You should see three columns: dataset, x, and y, with four groups (I, II, III, IV).

Step 2: Write a plan file

We’ll write the plan together in class. Create a file called anscombe_plan.md in the Codespace editor and describe what you want the analysis to do. Think about:

  • What summary statistics to compute for each group
  • What visualizations to create
  • What the output should be (a Jupyter notebook)

Step 3: Execute the plan

Switch back to the terminal running Claude Code and feed it your plan:

Read anscombe_plan.md and execute it. Create a Jupyter notebook with the complete analysis.

Watch what Claude Code does—it reads the plan, writes code, and produces the notebook.

Step 4: Review and iterate

Open the generated notebook and check:

  • Are the summary statistics correct?
  • Do the plots look right?
  • Is the interpretation reasonable?

If something needs fixing, update the plan file and re-run. This is the power of plan-based workflows: you refine the specification, not the code.

Note

The plan file approach works for any analysis, not just Anscombe’s quartet. For your own research, write a plan describing your data, your questions, and your expected outputs. Then let the agent do the implementation while you focus on the science.

Literature research with agentic tools

The challenge

Finding and summarizing relevant papers is one of the most time-consuming parts of research. An agentic tool can help—but only if you verify everything it produces.

In this example, we’ll research recent papers on a topic of your choice. I’ll demonstrate with the CDKN2A gene across mammals—a tumor suppressor gene (also known as p16) that plays a critical role in cell cycle regulation. Studying it across species helps us understand cancer resistance in long-lived mammals.

Step 1: Write a literature search plan

We’ll write this plan together in class. Create a file (e.g., lit_search_plan.md) describing:

  • What topic you’re searching for
  • What search terms to use
  • What information to extract per paper (title, authors, DOI, summary)
  • What verification steps to perform

The key requirement: every paper found must be verified. The plan should explicitly instruct the agent to confirm that DOIs resolve, titles match, and authors are correct.

Step 2: Execute the plan

Feed the plan to Claude Code and let it search for papers and create a literature review document.

WarningCritical: verify everything

The agent will find papers and write summaries. Some will be real. Some might be hallucinated—fake papers with plausible-sounding titles and author names that don’t actually exist.

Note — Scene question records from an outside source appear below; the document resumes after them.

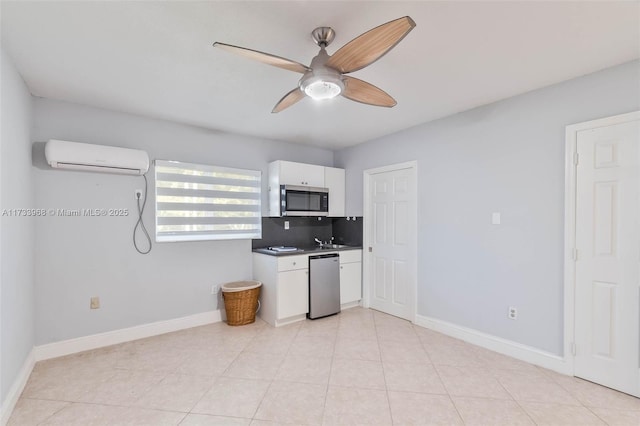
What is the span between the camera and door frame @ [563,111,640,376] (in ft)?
7.55

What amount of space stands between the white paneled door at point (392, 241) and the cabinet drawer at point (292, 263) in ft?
3.44

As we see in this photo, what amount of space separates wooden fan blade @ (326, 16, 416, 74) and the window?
2.43 m

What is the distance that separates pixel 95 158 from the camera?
2.66 metres

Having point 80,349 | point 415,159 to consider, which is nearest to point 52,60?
point 80,349

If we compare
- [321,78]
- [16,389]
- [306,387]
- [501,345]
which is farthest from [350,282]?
[16,389]

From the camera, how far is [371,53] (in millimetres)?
1482

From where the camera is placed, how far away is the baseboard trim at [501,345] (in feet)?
7.81

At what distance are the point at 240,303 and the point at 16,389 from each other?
5.95 ft

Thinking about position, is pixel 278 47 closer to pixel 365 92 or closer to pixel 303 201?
pixel 365 92

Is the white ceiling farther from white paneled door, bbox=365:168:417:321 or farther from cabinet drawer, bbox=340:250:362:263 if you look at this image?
cabinet drawer, bbox=340:250:362:263

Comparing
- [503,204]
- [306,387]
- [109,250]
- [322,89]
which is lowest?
[306,387]

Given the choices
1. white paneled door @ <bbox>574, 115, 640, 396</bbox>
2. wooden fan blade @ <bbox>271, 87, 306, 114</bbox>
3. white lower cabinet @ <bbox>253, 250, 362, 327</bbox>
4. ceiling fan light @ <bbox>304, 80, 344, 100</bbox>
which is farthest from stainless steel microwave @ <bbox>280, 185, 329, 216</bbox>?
white paneled door @ <bbox>574, 115, 640, 396</bbox>

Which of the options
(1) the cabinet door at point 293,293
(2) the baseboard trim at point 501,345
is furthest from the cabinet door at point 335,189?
(2) the baseboard trim at point 501,345

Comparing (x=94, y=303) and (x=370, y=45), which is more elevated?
(x=370, y=45)
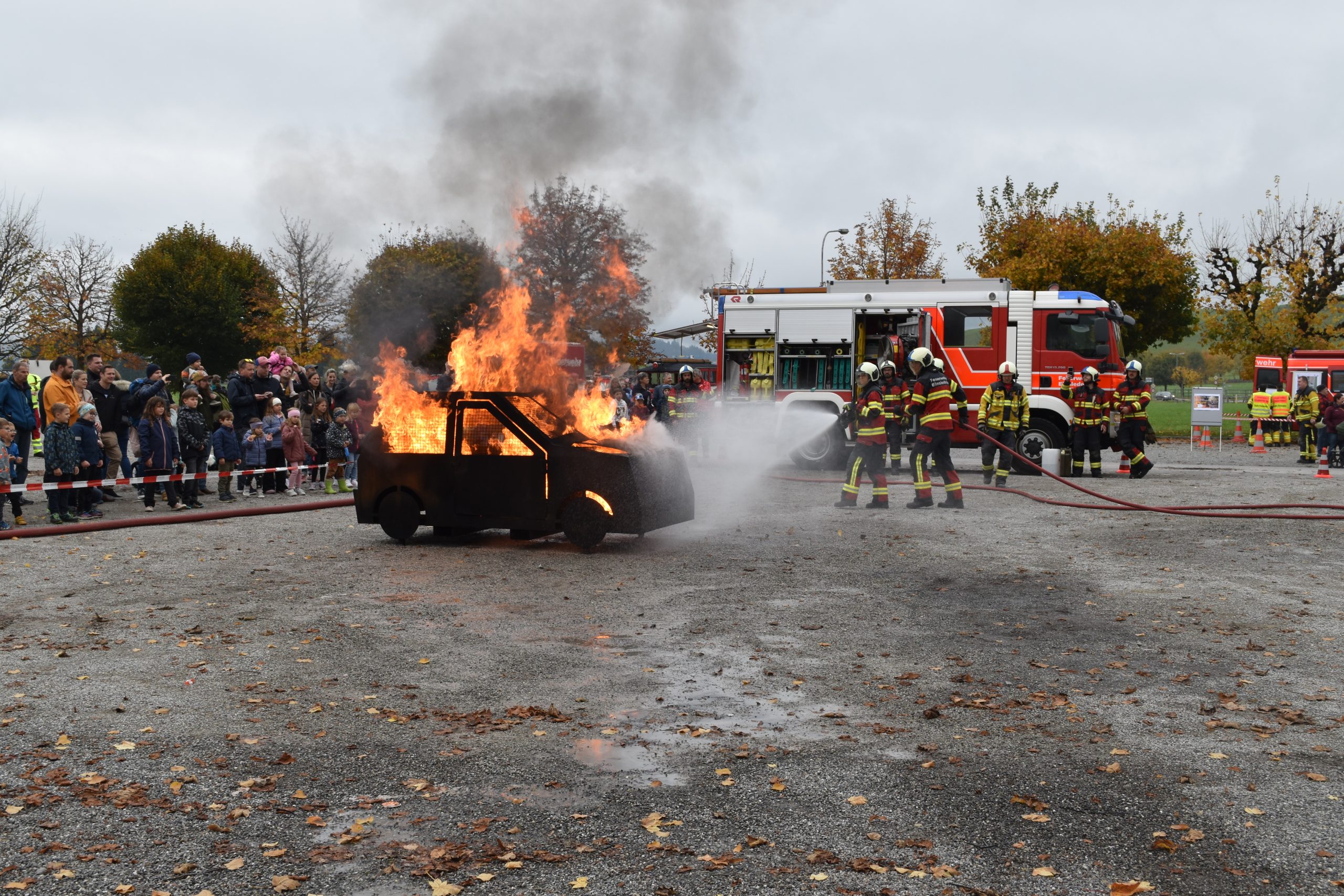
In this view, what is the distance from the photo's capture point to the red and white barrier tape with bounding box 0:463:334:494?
11.5 m

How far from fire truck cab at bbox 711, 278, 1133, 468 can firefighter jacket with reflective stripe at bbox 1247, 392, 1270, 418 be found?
1401 centimetres

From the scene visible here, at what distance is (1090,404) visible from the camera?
18859mm

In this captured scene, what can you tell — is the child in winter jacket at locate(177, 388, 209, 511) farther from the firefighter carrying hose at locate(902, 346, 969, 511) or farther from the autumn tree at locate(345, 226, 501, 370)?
the firefighter carrying hose at locate(902, 346, 969, 511)

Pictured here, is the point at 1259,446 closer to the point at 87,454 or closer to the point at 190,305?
the point at 87,454

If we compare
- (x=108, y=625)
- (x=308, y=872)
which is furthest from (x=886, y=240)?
(x=308, y=872)

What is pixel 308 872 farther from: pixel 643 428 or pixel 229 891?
pixel 643 428

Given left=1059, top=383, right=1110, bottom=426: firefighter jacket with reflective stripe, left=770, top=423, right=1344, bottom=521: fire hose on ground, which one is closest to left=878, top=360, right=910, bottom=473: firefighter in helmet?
left=770, top=423, right=1344, bottom=521: fire hose on ground

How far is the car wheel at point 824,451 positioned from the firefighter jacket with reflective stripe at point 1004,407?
3.22 m

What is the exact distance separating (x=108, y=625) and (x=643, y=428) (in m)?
5.39

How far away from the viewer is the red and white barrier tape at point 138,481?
37.7ft

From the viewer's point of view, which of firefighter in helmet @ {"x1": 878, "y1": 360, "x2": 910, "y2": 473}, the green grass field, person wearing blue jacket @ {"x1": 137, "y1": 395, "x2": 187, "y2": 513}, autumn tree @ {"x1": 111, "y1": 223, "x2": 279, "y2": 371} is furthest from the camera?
autumn tree @ {"x1": 111, "y1": 223, "x2": 279, "y2": 371}

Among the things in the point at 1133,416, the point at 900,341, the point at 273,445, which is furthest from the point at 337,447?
the point at 1133,416

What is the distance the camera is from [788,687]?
19.9 ft

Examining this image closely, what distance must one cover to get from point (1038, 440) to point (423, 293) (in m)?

You must check every single reference. Click every DOI. Confirm every title. This is not optional—citing a non-existent paper in a thesis or publication is a serious academic integrity issue.

Step 3: Validate the output

For each paper in the generated review:

1. Click the DOI or URL — does it lead to a real paper?

2. Does the title match?

3. Are the authors correct?

4. Does the summary accurately reflect the paper’s findings?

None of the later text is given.